*Document section*.
□ □ □
Buckle in for another season of P.C. wars over the holidays.
Although it’s not yet December, Starbucks already had its annual Christmas cup kerfuffle after releasing a green cup featuring a cluster of happy people with the express purpose, according to the coffee chain, of being “a symbol of unity, and to encourage us to be good to each other.” People freaked out that the cup was green, not red, because who has ever heard of the color green being associated with Christmas? As one person put it on Twitter:
— Meg Towner (@MegTowner) November 1, 2016
Some customers were angered by the perceived subliminal message about “inclusivity” while others were temporarily assuaged when Starbucks quickly came out with some red cups with Santa Claus and reindeers after last year’s naked red cup P.R. debacle.
The creeping politicization of the holidays is now starting to poison Thanksgiving as well, and this year it affected my household when my daughter’s school cancelled the day set aside to celebrate Thanksgiving during the school’s spirit week. Parents balked at “Thanksgiving Thursday,” the only day of the week designated to something cultural as opposed to something silly like pajama day or wacky hair day, because it might have promoted “racism” and “discrimination.” First, the school apologized and barred children from in any way representing the Native American part of the Thanksgiving story. And then it capitulated altogether and replaced it with “wear your favorite color” day.
Faster than you can shout “Trigger Warning!” these school kids were robbed of the chance to learn about and celebrate one of America’s most cherished holidays. And they aren’t alone—a quick Google search yields endless stories of schools banning everything from Valentine’s Day to Christmas lest someone be offended by history and culture. Thanksgiving is the latest schoolyard victim.
Perhaps the most troubling thing about banning Thanksgiving in our schools and elsewhere is the lost opportunity to teach children the realities surrounding the circumstances that led to the Thanksgiving meal. It discourages kids from understanding that history isn’t all rosy—and that we can learn from it and become better people and a better nation by looking honestly at our flawed past while also celebrating what is good about our America. (In a supremely ironic twist, my daughter wound up wearing rose-colored clothes to school on “Thanksgiving Thursday”-turned-“wear your favorite color” day.) In fact, Thanksgiving was formally instituted in the middle of the Civil War. President Lincoln’s idea was that we are not defined by what divides us, by violence, and by strife, but by what good we still have within us and by what lies ahead. By today’s topsy-turvy standards, we should cancel the holiday outright because someone might interpret celebrating it as an endorsement of civil war.
□ □ □
*Information given*.
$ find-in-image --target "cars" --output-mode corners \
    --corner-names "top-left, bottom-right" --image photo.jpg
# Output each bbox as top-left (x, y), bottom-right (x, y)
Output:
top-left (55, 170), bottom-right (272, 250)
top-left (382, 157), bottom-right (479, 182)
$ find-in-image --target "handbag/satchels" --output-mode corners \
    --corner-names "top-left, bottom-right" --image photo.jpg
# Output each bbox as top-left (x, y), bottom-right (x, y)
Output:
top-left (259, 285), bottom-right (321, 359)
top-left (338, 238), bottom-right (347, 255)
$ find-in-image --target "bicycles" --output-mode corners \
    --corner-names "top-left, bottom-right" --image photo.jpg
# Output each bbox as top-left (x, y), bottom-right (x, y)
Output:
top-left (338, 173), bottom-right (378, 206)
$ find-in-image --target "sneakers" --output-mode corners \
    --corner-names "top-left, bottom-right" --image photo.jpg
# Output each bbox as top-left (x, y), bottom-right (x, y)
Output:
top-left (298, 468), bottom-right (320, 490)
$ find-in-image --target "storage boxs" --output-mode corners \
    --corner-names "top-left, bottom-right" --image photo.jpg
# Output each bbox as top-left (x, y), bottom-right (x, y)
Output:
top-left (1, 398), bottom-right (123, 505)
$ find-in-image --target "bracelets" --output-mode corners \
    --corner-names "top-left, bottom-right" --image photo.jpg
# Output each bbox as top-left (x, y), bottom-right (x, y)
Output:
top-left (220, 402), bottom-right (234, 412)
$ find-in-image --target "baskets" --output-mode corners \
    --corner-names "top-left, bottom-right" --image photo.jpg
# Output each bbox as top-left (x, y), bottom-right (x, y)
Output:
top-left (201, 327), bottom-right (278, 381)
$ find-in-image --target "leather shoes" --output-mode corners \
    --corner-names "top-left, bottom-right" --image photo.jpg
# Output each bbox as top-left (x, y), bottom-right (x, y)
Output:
□ □ □
*What the task requires*. Copy out everything in the holiday article from "Buckle in for" down to "cup P.R. debacle.".

*Exercise output*.
Buckle in for another season of P.C. wars over the holidays.
Although it’s not yet December, Starbucks already had its annual Christmas cup kerfuffle after releasing a green cup featuring a cluster of happy people with the express purpose, according to the coffee chain, of being “a symbol of unity, and to encourage us to be good to each other.” People freaked out that the cup was green, not red, because who has ever heard of the color green being associated with Christmas? As one person put it on Twitter:
— Meg Towner (@MegTowner) November 1, 2016
Some customers were angered by the perceived subliminal message about “inclusivity” while others were temporarily assuaged when Starbucks quickly came out with some red cups with Santa Claus and reindeers after last year’s naked red cup P.R. debacle.